La reciente muerte de Orlando Zapata tras 85 días de huelga de hambre para exigir que se acabasen las palizas que sufría, los continuos traslados de prisión en prisión, se le diese la comida que le acercaba su madre, se le reconociese con una bata blanca su condición de prisionero de conciencia… exige una toma de posición neta y clara, sin peros ni excusas contra el régimen de los generalísimos hermanos Castro. Tomar posición sobre todo con su lucha, su dignidad que nos ha llegado después de su muerte porque también aquí hay una cierta censura, la que interesa a los poderes estatales y mediáticos. Tomar posición y reflexionar, porque ésta puede ser sólo la punta del iceberg de una respuesta subterránea contra el régimen cubano que preconiza y defiende un socialismo stalinista y cruel, como aprendió de sus amigos rusos, albaneses o los chinos actuales. La muerte de Orlando tristemente pone en evidencia lo que ocurre en la tan dorada Cuba de muchas izquierdas dominadas. En Cuba se encarcela, se tortura, se mata por reatos de opinión. Nadie puede disentir de lo que manda el partido y el Estado.

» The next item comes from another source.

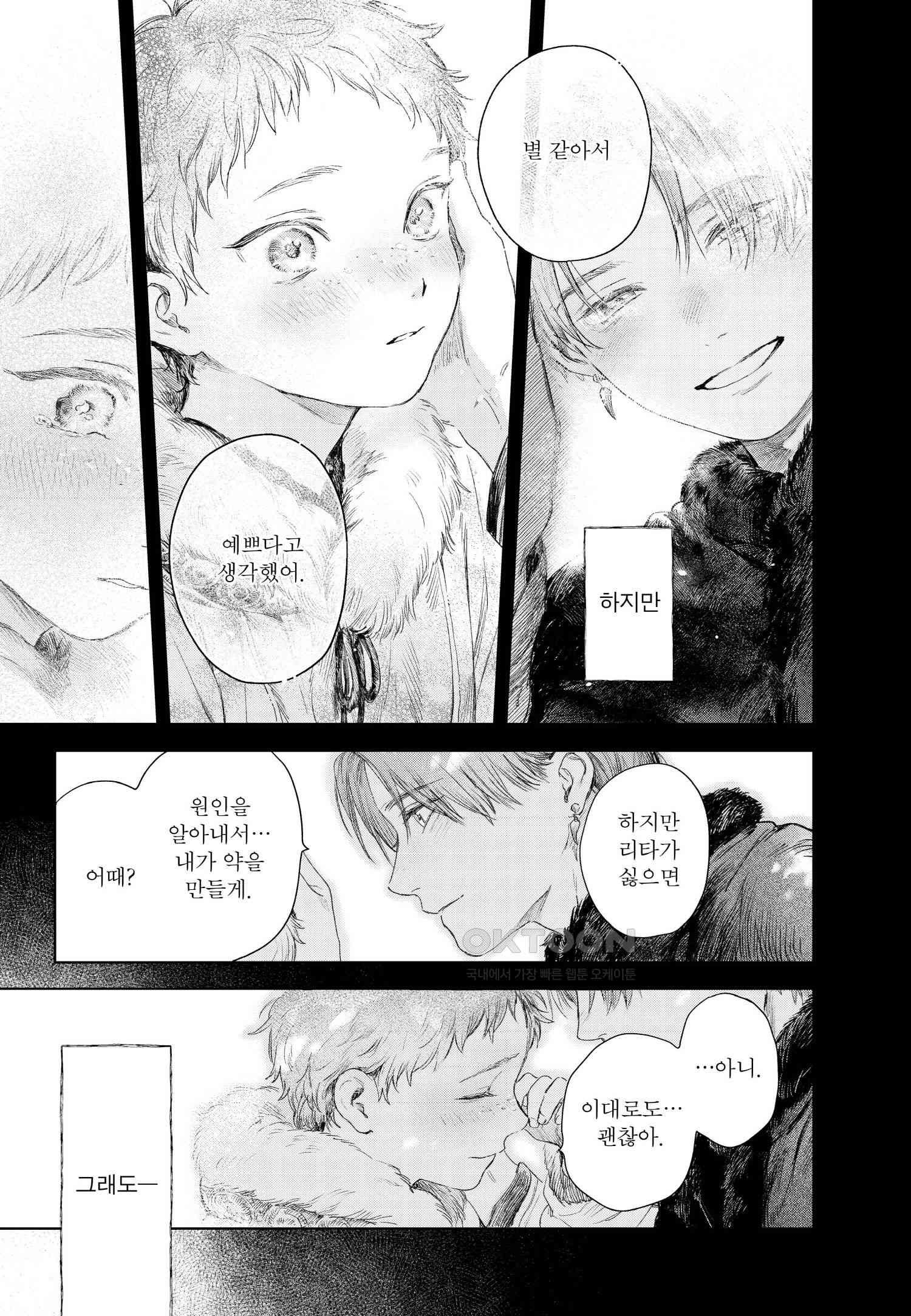 [인디고] [from RED] 이그나트의 신부 4화 - 웹툰 이미지 18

El cinismo es también fruto del miedo y la debilidad de este régimen en crisis, pero expresa la división que vive el país. Cínicos como el gangster de la policía política que cuando Orlando Zapata agonizaba le dice a su madre, Reinalda Luisa: “Les tengo una noticia buena y una mala: la buena es que está en el hospital Ameijeras; la mala es que se está muriendo”.

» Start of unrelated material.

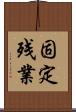 固定残業 Scroll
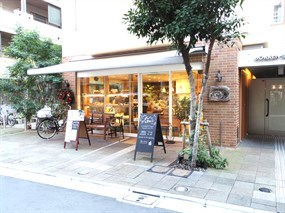 La boulangerie Pingouin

Orlando Zapata les ha contestado a través de una dignidad irreductible en sus convicciones morales. Y por ello ha muerto frente a la prepotencia e impunidad del conjunto del sistema carcelario, militar, periodístico y político cubano. En Cuba los medios oficiales (Gramma o Juventud Rebelde) no han dejado que se filtrase nada acerca de la muerte de Zapata. Ni siquiera las cínicas palabras del generalísimo Raúl Castro: “Lamento su muerte, pero en Cuba no existen torturados, no hubo torturados, no hubo ejecución. Eso sucede en la base de Guantánamo.” La policía política y el ejército han tomado las calles de Banes, la localidad natal de Zapata, para evitar cualquier tipo de manifestación pública de disidencia. Custodiando un cadáver y el dolor humano ante la muerte de un ser querido, se expresa mucho acerca del miedo que siente el régimen ante su futuro inmediato. Mientras escribimos estas líneas otros cuatro presos de conciencia y un periodista independiente se han puesto en huelga de hambre. A ellos va nuestra solidaridad humana y cercanía.
Mientras Zapata moría, Lula estaba en la Isla entrevistándose y abrazándose con los hermanos Castro. Zapatero en un primer momento lamentó la muerte (no condenó, al modo que la izquierda abertzale utiliza su retórica frente a los atentados de ETA) en un mensaje fugaz y con prisa de cambiar de tema… La lectura de artículos de opinión de los abyectos defensores del régimen cubano, que se llaman de izquierdas, produce repulsión moral y humana. Gentes que en sus delirios ideológicos justifican cualquier tipo de atrocidad.
Nuestra solidaridad y esperanza van dirigida a las cubanas y cubanos que en los próximos años buscarán de modo tortuoso y laberíntico su liberación frente a un régimen que ha concentrado su verdadera naturaleza en la muerte de Orlando Zapata. Nuestras esperanzas y búsquedas de liberación son las de un socialismo revolucionario auténtico, un socialismo humano, pero el socialismo no se decreta ni se impone, es inseparable de la auto determinación y libre elección de las personas. Lo contrario de la brutalidad dictatorial que expresa el régimen de los hermanos Castro.